*** Opening Text section ***

This shows how callous he's become...he cares nothing for her or her well-being.
Apparently he could remove her because she was in tears yesterday when she found out.
What if something happens to her TODAY??
It's terrible.
I can't speak to any of my friends because we all know each other and no one else knows.
So grateful for this forum and those that are responding.
Where is he getting his information from?
Dang now I’m disturbed for her. It sounds like when he is done, he is done. Your friend has to be extremely hurt. I mean how can you be married and not at least come away caring for the other persons well being. That is why my input is for them to sale and split. Considering him also but it doesn’t sound like he is considering anyone but himself. And if he is telling her he gets the house and she is in tears…sounds like he is trying to force her out. Or at least manipulate her out.
How long have they been married? Not that it’s any of my business. You don’t have to tell us. But I think it has a lot to do with it. Is the house a house he owned prior to marriage and they haven’t been married long, and he is hearing that the house he brought into the marriage is still his? Or have they been married and all they have built-acquired- they have done it together? Even if she stayed home, her supporting him so they could acquire this home through years of commitment to this marriage?
ha! Her atty told her to move out. I told her to try a different atty. We'll see.
And where is she supposed to move to with no income??
Looking back she feels she should have continued working and leave him to his depression problems.
Hindsight....
I’d advise her to get a different attorney also. I don’t know their history though. It doesn’t sound right, the attorney telling her to move. I don’t know his reasoning though. Once she moves she is setting the standard that he lives in the house, and she does not. I have a friend who went through a divorce. Even the insurance thing…her attorney said anything that has been the norm the courts take into consideration. For example, if the norm has been his providing her insurance …then the courts look at continuing the norm at least until she gets on her feet and is able to afford her own. He may think it’s his right to pull the plug. Even if she goes to file for Medicaid…they will most likely deny her because her husband work offers insurance, which he cold heartedly discontinued just because he felt like it. Even if she is largely the problem (I don’t know them), still it says a lot that he just cuts her medical insurance.

*** Closing Text section ***
*** Opening Material provided ***

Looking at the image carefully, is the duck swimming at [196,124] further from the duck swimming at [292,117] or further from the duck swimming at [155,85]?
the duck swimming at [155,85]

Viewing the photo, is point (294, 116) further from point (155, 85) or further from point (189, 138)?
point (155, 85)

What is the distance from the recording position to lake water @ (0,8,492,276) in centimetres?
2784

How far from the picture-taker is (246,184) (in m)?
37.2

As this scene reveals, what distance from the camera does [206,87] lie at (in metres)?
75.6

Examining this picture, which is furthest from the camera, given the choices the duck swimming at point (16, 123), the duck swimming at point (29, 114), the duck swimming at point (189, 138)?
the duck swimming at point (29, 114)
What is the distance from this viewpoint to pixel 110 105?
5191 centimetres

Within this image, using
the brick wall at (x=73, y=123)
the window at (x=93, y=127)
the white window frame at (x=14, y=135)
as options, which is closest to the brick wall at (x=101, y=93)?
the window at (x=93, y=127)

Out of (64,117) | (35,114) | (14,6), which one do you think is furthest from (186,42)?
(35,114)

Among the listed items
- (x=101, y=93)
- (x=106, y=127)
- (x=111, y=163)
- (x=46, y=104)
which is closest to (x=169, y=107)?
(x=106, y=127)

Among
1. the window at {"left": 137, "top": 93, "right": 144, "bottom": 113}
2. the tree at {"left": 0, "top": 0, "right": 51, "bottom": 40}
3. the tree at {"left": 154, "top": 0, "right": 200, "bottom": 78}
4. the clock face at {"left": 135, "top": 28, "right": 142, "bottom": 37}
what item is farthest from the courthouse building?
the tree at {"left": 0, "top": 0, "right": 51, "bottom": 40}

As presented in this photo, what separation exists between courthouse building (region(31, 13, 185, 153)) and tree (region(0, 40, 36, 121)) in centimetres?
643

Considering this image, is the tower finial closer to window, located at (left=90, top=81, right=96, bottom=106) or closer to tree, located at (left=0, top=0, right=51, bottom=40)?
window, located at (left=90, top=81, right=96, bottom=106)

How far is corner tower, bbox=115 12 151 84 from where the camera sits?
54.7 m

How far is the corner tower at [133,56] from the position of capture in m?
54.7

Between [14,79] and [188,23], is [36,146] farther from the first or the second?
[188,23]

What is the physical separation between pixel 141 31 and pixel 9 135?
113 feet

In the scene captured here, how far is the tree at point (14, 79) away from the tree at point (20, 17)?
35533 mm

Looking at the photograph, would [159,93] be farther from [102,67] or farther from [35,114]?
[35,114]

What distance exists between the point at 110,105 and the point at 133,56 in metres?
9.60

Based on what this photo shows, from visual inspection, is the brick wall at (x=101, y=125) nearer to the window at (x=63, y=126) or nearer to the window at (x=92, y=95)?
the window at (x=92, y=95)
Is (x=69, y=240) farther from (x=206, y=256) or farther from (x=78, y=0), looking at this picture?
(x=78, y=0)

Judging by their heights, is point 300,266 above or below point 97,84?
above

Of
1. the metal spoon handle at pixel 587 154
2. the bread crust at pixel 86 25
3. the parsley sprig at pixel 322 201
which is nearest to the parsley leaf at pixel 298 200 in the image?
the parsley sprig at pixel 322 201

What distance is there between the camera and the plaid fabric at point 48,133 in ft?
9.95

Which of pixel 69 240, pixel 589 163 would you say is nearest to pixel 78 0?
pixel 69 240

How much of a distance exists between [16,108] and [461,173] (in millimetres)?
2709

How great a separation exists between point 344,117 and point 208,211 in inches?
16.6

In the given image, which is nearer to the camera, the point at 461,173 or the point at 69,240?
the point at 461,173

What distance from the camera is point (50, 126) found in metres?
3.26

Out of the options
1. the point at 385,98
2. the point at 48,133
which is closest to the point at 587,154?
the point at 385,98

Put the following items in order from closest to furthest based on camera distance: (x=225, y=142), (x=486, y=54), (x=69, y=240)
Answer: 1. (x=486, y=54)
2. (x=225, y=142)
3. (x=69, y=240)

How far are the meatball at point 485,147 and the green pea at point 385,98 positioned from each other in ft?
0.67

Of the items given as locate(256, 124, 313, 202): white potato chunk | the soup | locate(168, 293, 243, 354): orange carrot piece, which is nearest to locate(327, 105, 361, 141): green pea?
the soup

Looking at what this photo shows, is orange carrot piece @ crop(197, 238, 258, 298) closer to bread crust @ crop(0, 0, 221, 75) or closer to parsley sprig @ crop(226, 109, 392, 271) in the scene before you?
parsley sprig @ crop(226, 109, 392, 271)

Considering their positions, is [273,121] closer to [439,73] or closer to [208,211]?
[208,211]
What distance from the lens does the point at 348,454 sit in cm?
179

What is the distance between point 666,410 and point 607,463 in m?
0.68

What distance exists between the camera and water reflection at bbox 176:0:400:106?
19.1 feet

*** Closing Material provided ***

Activity 1 - According to the forum thread, what did the friend's attorney tell her to do?
Activity 2 - Duplicate the forum thread from "It's terrible." up to and including "his information from?".

Answer box 1 - Her attorney told her to move out.

Answer box 2 -
It's terrible.
I can't speak to any of my friends because we all know each other and no one else knows.
So grateful for this forum and those that are responding.
Where is he getting his information from?